# Evaluate Holdout (fixed) tasks with SMRT

So, i conducted a CBC with 10 tasks, of which 8 were random tasks and 2 were fixed holdout tasks, with 3 concepts per task (C1-C3). Now i want to evaulate how good the model (or the estimated utilities) reflects the reality. For that purpose i used SMRT to simulate both holdout tasks. Using SPSS, i calculated the observed shares too (meaning how respondents decided for each holdout task (H1, H2). Now i got this table:

H1Simulated            H1Observed        H2Simulated          H2Observed
C1           45.92%                        40%                         28.57%                      34%
C2           7.84%                          12%                         37.5%                         30.7%
C3           46.24%                        48%                         33.93%                      35.3%

So, how can i interprete this? I thought about calculating the difference between simulated and observed shares. But how do i interprete the differences? Is there a value for which it can be assumed that the model fits good? Or do you have any other ideas on how to test validity of the model?

Thanks in advance

EDIT: As i checked some literature, i found that it would be most useful to check hit rates for holdout tasks. how do i do that?
asked Nov 27, 2013
edited Nov 27, 2013

## 1 Answer

+3 votes

Best answer
Within SMRT, I'm assuming you are using the default method to estimate the shares of preference (Randomized First Choice), right?

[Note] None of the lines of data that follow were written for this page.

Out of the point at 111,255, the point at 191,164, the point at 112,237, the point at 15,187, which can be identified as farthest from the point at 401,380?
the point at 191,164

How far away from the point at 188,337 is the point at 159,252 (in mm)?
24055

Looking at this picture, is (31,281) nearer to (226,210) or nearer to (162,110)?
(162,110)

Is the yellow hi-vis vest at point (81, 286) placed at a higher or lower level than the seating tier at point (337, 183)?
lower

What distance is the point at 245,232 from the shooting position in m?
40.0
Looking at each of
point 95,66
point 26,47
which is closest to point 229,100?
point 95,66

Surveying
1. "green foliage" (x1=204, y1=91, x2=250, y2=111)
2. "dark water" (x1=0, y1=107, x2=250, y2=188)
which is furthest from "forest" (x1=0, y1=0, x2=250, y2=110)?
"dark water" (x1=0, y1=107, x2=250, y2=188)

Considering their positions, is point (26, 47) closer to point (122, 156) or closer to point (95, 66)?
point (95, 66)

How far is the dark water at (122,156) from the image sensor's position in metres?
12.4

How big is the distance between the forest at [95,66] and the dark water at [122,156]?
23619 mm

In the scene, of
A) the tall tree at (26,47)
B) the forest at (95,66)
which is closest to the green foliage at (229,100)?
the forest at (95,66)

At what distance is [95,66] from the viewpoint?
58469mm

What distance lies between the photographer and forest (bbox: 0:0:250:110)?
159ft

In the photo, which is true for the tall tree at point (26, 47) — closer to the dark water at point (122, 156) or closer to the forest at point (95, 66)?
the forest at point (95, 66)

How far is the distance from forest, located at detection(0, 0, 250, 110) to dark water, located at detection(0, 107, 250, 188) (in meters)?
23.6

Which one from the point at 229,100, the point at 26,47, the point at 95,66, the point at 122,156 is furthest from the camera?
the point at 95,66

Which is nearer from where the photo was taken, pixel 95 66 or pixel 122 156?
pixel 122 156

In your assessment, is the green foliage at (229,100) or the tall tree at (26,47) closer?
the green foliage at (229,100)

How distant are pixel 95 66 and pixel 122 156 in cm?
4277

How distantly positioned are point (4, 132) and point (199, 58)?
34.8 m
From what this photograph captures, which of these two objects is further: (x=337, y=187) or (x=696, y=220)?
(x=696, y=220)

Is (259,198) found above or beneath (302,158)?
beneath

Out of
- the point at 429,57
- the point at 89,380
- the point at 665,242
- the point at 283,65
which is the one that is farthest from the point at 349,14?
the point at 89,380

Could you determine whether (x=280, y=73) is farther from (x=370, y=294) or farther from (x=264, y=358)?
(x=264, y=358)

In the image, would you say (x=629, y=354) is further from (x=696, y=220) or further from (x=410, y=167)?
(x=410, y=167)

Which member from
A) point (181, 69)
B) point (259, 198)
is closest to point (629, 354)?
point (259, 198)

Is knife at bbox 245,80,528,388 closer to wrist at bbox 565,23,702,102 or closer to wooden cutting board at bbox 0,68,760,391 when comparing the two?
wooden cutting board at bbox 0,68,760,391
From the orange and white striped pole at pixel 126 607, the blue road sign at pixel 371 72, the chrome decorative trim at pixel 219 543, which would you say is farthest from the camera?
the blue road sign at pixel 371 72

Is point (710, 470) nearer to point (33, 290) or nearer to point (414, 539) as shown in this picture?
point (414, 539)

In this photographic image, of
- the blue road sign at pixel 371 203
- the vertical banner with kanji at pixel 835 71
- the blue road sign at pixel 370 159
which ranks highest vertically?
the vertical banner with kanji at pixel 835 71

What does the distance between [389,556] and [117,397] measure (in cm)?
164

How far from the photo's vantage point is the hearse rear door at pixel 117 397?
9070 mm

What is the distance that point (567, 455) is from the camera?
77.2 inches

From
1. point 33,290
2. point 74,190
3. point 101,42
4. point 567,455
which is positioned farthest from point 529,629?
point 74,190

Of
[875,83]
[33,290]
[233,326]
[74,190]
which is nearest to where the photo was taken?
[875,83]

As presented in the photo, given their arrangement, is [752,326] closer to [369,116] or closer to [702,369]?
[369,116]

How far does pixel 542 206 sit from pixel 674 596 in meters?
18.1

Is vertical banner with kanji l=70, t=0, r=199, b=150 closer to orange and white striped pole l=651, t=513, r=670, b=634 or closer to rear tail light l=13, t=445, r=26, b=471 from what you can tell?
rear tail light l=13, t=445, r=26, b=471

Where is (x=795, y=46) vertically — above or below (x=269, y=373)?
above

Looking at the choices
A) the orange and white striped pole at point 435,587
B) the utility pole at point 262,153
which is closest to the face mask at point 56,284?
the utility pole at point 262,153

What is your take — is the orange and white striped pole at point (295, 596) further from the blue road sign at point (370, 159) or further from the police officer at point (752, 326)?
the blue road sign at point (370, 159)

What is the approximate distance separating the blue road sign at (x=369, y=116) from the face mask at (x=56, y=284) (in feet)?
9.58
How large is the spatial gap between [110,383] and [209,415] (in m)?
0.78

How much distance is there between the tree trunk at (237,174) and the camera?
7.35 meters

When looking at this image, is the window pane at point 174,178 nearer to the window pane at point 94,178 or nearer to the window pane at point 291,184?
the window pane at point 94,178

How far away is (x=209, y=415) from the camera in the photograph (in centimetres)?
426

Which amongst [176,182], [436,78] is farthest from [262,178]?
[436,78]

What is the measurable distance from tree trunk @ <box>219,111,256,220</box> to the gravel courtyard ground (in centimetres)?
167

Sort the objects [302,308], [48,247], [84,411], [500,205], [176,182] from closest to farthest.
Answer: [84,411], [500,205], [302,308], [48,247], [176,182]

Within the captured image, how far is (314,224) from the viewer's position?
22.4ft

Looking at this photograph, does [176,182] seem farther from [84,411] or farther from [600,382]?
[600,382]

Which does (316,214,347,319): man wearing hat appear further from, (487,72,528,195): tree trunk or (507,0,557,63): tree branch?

The easiest way to compute how well your model is fitting the two holdout tasks is to use the Mean Absolute Error test.  You simply figure out how big your absolute misses are for each of the concepts, and you sum them up across concepts and across holdout tasks.  Then, take the average of those misses.

For example, for task #1, concept #1, your absolute miss is 5.92%.  Across all six concepts, your average miss (MAE) is 4.24.  In my experience, for holdouts that involve 3 concepts, this is a good result.  But, so much depends on sample size.

Hit rates are an individual measure of predictive validity.  You look at your simulation results for each respondent and see if the predicted highest probability concept was also the one that the respondent chose.  If it is, count a hit.  If not, count a miss.  The hit rate is the percentage of hits.
answered Nov 27, 2013 by Platinum (159,810 points)
edited Nov 27, 2013
Thank you Bryan for your fast answer. Sample size was 150. And yes, i used Randomized First Choice to estimate the shares of preference. Though, if i understand you correctly, there is no limit value for MAE for which MAE values below of it indicate that the model is fine and for MAE values above of it that the model is not so good? Or do you have some literature for interpreting MAE? Because i have two more models to evaluate (First: MAE = 3.26, N = 64, Second: MAE = 5.74, N = 71)

For Hit rates i used First Choice simulation method. What are good hit rates? i got 60% for both holdout tasks (for the other two models hitrates are 54.7% and 66.2% respectively).

Thanks again